Y es que, contra todo pronóstico, el Siena golpeó primero, y empezó ganando un encuentro en el que, en un principio, sólo era el invitado por obligación. Dejando en un limbo de incertidumbre a todo el conjunto milanista, que no sabía ni atinaba con el balón, para cuanto más pensar en asediar la portería de Pegolo.

Antes de que Terzi parara varios corazones en Milán, Balotelli había desperdiciado varias ocasiones, alguna clara, y dejado correr por el sumidero el guion más predecible. Pegolo no quiso su papel de secundario y le ganó siempre la mano al excéntrico delantero, que no sabía debajo de que piedra esconderse y que pasó a jugar presa de los nervios y desdibujado los minutos restantes del cronómetro.

El gol del Siena fue un reflejo de todos los males que acuciaron a la defensa milanista a lo largo de la temporada, o sea, múltiples y grotescos. El equipo de Iachini no había probado a la defensa de Abbiati ni una sola vez, y un tímido acercamiento, expeditivo y poco decidido, bastó para que la defensa milanista sufriera un gol que ponía en serio peligro la presencia del Milan en la próxima Champions.

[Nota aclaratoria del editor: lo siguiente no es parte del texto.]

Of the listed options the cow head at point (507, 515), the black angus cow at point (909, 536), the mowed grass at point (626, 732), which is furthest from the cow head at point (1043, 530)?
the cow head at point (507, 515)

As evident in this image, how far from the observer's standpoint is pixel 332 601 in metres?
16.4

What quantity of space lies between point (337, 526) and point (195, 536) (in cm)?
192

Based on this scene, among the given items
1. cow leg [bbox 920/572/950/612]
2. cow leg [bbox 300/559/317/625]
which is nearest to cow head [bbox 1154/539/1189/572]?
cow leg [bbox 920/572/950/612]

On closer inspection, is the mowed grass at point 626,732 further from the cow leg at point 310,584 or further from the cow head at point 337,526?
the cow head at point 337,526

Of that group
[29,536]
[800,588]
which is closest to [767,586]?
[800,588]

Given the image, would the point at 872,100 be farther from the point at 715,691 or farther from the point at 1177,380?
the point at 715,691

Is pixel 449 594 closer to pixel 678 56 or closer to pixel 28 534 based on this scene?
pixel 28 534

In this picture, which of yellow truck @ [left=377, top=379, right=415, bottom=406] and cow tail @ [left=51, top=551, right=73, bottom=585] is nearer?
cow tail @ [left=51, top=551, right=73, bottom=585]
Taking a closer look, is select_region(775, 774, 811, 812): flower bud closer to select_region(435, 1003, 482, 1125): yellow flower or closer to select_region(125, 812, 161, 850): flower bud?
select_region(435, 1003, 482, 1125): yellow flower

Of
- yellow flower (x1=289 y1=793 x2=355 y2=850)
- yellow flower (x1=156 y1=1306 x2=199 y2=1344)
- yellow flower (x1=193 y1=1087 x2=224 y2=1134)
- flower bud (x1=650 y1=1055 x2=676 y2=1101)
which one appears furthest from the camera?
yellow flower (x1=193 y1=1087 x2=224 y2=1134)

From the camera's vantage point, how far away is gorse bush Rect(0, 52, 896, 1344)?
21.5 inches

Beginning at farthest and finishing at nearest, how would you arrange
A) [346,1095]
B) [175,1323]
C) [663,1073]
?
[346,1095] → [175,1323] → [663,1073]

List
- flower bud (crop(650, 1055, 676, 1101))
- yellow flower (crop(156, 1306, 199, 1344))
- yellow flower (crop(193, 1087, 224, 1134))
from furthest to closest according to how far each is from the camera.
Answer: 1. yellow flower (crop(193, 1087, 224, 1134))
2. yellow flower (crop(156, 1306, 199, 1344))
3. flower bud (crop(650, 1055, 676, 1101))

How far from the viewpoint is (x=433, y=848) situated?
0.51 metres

Un centro frontal de Rosina, sin peligro ni intención, un centro que sería un caramelo para cualquier defensa medianamente seria, se paseó impune por toda el área de Abbiati. La inoperante defensa vio volar el balón, ensimismados, como dos enamorados que pasean observando volar las gaviotas, y ninguna de las numerosas camisetas coloreadas de rojo y negro hizo acto de presencia en la jugada. Increíblemente, ni uno sólo de los tantos jugadores que pululaban por el área saltó a por una pelota que caía con dirección su punto penalti. Terzi entró en carrera, sin la más mínima oposición, hasta la mismísima frontal del área pequeña, y con total libertad empujó a gol el balón. Un gol que dejaba al descubierto las más bajas miserias de una “defensa” que, hace pocos años, era un muro inquebrantable, apoyada en sólidos pilares de la talla de leyendas como Maldini o Nesta, y que hoy se cae ladrillo a ladrillo, día a día, ante la incompetencia de los Zapata, Mexes, Constant, Bonera…

Los minutos corrían veloces, deseosos de abrazarse a la fiesta de la Fiorentina, que gol tras gol soñaba alto… hasta el larguero se puso en contra de los de Allegri y escupió un tiro de Balloteli, que ya empezaba a desquiciarse. Con un inesperado 1-0 el árbitro mandó a todos al vestuario. Para aclarar ideas y buscar explicación a los caprichos del fútbol. Pero tras el refrigerio poco cambió, y de vuelta al verde la tónica fue la misma. El Siena había decidido despedirse de la Serie A por la puerta grande y el Milán no encontraba el norte de la brújula verde. El Siena defendía como si fueran ellos el equipo de nivel Champions. Las ocasiones no llegaban y Balloteli cada vez se enfrentaba más a su mundo interior, frustrado, intentando las más difíciles, no conseguía nada. El Milán no veía con claridad y, teniendo en cuenta la fiabilidad de su zaga, cualquier contragolpe rival podía clavar el último clavo al ataúd en el que se hundían las esperanzas de la Champions.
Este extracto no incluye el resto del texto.